I am running Thumb-2 instruction code on M-7 processor, STM32F750N8.
I am seeing non-negligible performance number variation depending on whether I insert one NOP right before a tight loop (and changing the address of each instruction by halfword). Other parts of the code are not touched at all.
I am not sure why this is happening. Does Thumb-2 instruction (especially, branches) run faster or slower depending on whether they are halfword- or word-aligned? Or can there be any other explanation?

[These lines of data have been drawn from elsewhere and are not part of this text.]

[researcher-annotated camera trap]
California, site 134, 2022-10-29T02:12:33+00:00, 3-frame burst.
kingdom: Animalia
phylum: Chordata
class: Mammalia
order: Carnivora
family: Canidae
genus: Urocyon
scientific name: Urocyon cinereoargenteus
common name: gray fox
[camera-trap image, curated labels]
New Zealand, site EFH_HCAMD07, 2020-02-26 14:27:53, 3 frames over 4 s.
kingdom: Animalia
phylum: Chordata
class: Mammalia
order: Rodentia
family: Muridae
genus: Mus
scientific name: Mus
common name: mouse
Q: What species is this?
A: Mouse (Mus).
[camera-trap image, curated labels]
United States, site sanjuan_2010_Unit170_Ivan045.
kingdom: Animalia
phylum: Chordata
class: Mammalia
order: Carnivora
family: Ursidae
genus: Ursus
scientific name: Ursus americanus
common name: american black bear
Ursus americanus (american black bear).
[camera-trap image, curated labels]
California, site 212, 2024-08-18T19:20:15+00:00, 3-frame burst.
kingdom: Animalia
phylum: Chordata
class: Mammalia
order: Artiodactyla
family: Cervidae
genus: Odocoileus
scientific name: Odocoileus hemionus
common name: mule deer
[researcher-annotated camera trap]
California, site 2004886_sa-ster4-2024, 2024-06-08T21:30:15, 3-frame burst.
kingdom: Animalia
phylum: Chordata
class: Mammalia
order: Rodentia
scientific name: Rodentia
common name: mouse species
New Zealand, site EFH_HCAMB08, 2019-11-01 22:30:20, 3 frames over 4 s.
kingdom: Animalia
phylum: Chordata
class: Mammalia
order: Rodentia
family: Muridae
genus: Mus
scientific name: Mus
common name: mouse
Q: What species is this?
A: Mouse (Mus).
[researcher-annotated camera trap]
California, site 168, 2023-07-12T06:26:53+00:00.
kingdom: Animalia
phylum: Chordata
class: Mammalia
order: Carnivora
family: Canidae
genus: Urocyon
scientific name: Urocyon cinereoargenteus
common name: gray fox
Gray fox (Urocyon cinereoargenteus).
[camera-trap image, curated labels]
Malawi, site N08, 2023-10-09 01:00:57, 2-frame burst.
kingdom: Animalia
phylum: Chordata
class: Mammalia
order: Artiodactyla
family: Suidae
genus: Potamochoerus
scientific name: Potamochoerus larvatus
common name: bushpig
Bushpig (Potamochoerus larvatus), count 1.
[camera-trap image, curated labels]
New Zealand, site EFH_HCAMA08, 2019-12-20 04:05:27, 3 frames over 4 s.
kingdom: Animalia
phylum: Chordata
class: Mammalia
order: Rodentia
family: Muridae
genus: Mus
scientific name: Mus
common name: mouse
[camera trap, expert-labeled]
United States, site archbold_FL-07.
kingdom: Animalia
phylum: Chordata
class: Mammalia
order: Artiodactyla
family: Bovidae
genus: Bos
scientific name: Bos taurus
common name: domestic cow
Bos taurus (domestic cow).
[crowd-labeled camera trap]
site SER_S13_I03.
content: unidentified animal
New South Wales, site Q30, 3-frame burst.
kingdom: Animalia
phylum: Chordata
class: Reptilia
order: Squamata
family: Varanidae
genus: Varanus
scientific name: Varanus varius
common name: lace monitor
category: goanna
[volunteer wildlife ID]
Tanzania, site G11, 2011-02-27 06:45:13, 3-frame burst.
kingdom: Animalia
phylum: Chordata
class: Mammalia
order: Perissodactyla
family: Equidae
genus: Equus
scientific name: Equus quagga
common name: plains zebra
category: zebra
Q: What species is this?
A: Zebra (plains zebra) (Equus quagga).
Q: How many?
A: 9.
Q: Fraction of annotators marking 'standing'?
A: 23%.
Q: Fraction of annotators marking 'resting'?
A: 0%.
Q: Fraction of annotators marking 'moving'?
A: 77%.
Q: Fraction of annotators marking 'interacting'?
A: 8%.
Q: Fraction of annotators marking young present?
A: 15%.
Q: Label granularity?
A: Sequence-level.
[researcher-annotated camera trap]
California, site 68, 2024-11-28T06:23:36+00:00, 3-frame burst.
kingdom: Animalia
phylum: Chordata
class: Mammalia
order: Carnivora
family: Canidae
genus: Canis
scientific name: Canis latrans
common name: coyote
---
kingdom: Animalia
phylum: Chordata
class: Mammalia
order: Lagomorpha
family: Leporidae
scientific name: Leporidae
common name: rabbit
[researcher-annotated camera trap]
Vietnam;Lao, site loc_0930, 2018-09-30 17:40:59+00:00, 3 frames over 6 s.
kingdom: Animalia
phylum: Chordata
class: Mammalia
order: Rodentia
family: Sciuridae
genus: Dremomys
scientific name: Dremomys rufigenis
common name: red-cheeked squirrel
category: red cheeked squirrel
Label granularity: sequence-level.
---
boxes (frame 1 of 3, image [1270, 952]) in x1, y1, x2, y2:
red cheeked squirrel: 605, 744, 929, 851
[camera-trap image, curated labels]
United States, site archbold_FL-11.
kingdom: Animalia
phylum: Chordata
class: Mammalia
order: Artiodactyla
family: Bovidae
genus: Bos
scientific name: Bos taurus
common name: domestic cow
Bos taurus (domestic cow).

Below is my very simple code, which simply loops around and does nothing.0x80001d6: bf00 nop
0x80001d8: 3c01 subs r4, #1
0x80001da: d1fc bne.n 80001d6
This very simple 3 line code, when I loop for 10000000 times, takes about 100ms.However, when I add nop at the beginning (so that the addresses move by 2 bytes to 0x80001d8, 0x80001da, 0x80001dc), the execution time is significantly reduced to 75ms.
I have tried disabling the I-cache and D-cache, and turned off the flash prefetcher and ST's flash accelerator, but a similar phenomenon was still there.Is there any possible explanation for this? What I thought was:
1. Is halfword-aligned instructions or halfword-aligned branch slower?
2. Can this somehow be related to dual-issue?3. Can this be because I am crossing some sort of a page/bank boundary?
4. Can this be vendor-specific or is this something about the ARM architecture?I have searched a lot, but have not seen any relevant info.
Any help will be appreciated.
Thank you,
From the Cortex-M7 manual:
1.2.2 Prefetch UnitThe Prefetch Unit (PFU) provides:• 64-bit instruction fetch bandwidth.• 4x64-bit pre-fetch queue to decouple instruction pre-fetch from DPU pipeline operation.• A Branch Target Address Cache (BTAC) for single-cycle turn-around of branch predictor state and target address.• A static branch predictor when no BTAC is specified.• Forwarding of flags for early resolution of direct branches in the decoder and first execution stages of the processor pipeline.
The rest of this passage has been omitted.